Despite failing to have the motion debated, Kerr claimed a victory, stating that the ALP had committed to a review of forestry policy, and that many ALP figures had expressed a desire for a transition out of old-growth logging.
However, Labor deputy premier Paul Lennon threw cold water on hopes for any policy review, explaining that the committee Kerr believed would review forestry policy was intended only for better communication of ALP policy, and would not review any policies.
The conference decision flew in the face of Premier Jim Bacon's professed commitment to the Tasmania Together process. Tasmania Together, a forum set up during the Bacon government's first term, supposedly to facilitate community consultation, has called for an end to logging in several high-conservation value areas by January 1, 2003 and a complete end to clear-felling of old-growth forests within 10 years.

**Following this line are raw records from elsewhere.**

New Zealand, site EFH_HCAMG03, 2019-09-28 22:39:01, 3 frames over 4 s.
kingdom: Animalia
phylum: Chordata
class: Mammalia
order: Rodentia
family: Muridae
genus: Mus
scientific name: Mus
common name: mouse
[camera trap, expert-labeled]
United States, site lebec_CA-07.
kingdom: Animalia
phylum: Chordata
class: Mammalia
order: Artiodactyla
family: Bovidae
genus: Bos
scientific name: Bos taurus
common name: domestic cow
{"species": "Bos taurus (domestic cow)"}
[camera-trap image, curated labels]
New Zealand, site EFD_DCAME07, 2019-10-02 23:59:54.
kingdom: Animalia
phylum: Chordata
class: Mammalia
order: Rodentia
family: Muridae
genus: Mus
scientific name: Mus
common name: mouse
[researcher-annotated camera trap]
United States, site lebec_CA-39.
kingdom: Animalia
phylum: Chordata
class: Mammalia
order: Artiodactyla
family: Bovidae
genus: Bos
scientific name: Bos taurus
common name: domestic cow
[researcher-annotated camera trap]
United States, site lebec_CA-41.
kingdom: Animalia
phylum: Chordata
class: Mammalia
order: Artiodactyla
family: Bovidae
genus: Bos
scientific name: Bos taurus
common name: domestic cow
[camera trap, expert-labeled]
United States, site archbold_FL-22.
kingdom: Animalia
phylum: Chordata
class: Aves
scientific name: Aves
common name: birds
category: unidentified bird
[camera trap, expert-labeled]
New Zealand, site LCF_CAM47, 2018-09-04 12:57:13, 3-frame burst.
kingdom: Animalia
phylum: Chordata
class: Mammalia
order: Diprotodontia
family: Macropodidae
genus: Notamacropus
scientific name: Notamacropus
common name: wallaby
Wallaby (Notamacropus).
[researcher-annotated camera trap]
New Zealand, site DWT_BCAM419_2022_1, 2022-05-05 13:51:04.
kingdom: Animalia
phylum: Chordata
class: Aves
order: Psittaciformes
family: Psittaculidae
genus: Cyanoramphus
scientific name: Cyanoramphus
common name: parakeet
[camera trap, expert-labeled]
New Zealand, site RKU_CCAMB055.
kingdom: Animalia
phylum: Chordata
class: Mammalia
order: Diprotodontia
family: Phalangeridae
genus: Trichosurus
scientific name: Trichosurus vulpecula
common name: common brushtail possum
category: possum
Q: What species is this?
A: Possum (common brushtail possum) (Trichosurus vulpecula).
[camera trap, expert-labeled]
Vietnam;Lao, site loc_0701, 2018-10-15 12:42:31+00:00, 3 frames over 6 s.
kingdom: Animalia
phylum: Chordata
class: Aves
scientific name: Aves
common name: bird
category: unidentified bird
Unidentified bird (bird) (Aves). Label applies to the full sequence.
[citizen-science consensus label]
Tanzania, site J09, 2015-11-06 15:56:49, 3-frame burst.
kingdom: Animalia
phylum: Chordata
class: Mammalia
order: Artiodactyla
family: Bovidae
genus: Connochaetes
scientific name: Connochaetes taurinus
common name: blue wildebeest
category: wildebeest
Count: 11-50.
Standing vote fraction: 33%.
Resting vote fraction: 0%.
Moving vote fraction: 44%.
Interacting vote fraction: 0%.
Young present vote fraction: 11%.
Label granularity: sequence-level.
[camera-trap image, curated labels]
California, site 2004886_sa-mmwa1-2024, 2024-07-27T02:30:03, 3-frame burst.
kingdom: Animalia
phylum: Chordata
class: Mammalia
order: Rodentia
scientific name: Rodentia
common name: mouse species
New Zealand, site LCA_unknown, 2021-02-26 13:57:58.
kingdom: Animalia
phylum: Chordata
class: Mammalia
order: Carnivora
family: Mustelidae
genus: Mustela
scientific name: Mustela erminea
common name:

In the lead-up to the conference, their were widespread calls, including from tourism operators, for the government to adhere to the benchmarks formulated by the Tasmania Together process. Bacon instead resorted to tired jobs vs environment rhetoric to justify a continuation of current forestry practices.
While the conference agreed to oversee a transition of the forestry industry out of old-growth forests, activists are suspicious of what transition means in the absence of any deadline.
From Green Left Weekly, November 6, 2002.